The Coalition of Mexican Feminist Women (Coalición de Mujeres Feministas Mexicanas) was a Mexican feminist organization created in 1976.

History

The coalition brought together five existing Mexican feminist groups, and two publications, including the recently founded fem. It published its own periodical, Cihuat.[1]

The group's priority was decriminalizing abortion in Mexico, articulating an ideal of 'voluntary motherhood' (maternidad voluntaria). At the Coalición's second National Conference on Abortion, in September 1977, members drafted a bill to decriminalize abortion, the 'Law of Voluntary Motherhood'. They presented the bill to the Chamber of Deputies (Mexico) in December 1977, demonstrating outside until they were allowed in for an audience with a legislator from the Institutional Revolutionary Party. The legislator did not sponsor the bill before Congress.

On Mother's Day in 1978 the coalition marched as mourning women ('mujeres elutadas'), carrying funeral wreaths in memory of women who had died after badly performed illegal abortions.[1]

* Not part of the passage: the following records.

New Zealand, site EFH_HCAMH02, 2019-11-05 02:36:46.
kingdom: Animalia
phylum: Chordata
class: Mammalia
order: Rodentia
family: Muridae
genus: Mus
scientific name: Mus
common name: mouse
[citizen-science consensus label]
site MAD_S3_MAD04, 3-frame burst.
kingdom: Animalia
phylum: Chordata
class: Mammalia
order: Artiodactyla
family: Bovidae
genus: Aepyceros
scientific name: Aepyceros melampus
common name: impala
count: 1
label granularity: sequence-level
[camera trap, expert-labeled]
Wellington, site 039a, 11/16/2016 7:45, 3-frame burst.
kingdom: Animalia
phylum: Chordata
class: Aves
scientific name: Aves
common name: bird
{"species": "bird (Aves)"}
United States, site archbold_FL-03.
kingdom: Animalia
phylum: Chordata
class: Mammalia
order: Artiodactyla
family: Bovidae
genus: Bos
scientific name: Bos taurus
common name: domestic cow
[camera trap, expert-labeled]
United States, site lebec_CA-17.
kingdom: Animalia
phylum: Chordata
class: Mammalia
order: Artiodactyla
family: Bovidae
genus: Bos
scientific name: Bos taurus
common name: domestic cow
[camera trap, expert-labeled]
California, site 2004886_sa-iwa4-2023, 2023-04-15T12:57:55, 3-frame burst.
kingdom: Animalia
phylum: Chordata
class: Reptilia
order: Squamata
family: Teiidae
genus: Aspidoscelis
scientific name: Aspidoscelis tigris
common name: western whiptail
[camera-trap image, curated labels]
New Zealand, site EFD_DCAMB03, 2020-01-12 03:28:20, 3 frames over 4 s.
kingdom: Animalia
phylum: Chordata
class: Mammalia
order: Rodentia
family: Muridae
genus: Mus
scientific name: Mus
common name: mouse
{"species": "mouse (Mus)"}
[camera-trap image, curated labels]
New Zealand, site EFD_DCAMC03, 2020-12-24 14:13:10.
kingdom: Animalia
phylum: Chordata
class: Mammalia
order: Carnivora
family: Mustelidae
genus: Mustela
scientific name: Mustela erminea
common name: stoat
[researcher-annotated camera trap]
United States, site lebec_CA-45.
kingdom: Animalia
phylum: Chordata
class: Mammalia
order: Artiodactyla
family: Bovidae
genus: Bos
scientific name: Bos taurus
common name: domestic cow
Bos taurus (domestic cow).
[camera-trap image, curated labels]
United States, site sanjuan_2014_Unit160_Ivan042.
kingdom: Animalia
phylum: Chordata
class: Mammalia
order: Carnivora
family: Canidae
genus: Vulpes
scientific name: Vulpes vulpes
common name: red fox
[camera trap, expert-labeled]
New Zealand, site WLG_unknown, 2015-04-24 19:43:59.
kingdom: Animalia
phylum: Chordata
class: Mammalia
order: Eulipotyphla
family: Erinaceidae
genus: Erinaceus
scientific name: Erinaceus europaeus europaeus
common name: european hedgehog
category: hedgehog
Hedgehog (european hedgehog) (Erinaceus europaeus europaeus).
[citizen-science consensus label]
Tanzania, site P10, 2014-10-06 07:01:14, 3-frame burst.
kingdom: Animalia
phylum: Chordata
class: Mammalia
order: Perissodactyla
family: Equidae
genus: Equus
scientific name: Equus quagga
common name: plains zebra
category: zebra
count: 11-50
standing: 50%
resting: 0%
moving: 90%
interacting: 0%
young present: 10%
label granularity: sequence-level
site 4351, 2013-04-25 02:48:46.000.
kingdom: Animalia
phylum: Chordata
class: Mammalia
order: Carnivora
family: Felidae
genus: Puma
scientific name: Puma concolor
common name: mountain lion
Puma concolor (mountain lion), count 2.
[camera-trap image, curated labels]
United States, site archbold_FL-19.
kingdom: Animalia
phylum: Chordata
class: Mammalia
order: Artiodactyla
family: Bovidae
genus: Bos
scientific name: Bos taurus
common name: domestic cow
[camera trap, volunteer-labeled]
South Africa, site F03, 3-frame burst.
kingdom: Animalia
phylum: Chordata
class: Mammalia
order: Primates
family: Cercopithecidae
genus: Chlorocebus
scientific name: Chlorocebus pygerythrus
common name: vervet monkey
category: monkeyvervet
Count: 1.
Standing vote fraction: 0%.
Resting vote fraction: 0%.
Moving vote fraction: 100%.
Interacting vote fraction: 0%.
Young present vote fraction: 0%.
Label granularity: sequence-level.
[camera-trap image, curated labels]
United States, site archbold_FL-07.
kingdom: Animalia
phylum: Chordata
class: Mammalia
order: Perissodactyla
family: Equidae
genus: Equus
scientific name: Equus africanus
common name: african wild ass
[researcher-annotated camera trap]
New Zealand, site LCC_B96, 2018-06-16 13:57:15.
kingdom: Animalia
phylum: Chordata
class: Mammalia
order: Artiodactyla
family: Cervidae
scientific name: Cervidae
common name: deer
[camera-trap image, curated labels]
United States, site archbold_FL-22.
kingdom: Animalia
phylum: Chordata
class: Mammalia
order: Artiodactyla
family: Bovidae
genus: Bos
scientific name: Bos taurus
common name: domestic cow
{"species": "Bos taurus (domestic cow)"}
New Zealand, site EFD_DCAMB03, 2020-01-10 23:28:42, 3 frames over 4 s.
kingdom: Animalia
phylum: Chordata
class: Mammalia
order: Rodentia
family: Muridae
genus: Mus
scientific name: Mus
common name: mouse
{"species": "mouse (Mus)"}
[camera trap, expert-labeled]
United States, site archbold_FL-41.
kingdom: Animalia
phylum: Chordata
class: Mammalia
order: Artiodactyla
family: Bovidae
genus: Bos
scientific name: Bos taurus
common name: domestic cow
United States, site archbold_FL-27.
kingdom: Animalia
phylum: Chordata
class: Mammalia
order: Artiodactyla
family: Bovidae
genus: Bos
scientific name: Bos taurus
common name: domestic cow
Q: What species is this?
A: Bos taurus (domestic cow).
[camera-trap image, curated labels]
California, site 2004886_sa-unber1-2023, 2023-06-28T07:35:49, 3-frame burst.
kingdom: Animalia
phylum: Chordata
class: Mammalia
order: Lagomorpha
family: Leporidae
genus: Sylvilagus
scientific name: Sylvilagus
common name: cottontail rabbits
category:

From 1978 to 1980 the coalition started working with non-feminist women's groups, trying to build a broader coalition for abortion law reform. In 1981 it worked with the Mexican Communist Party to draft another bill to decriminalize abortion,. After this also failed to pass into law, the coalition lost momentum and dissolved.[1]

References

  1. 1 2 3 Emma Stodder (2015). Mobilizing and Contesting Motherhood in the Revolutionary Family: Women’s Activism in Mexico City, 1971–1989 (PDF) (Thesis). Columbia University. pp. 32–36.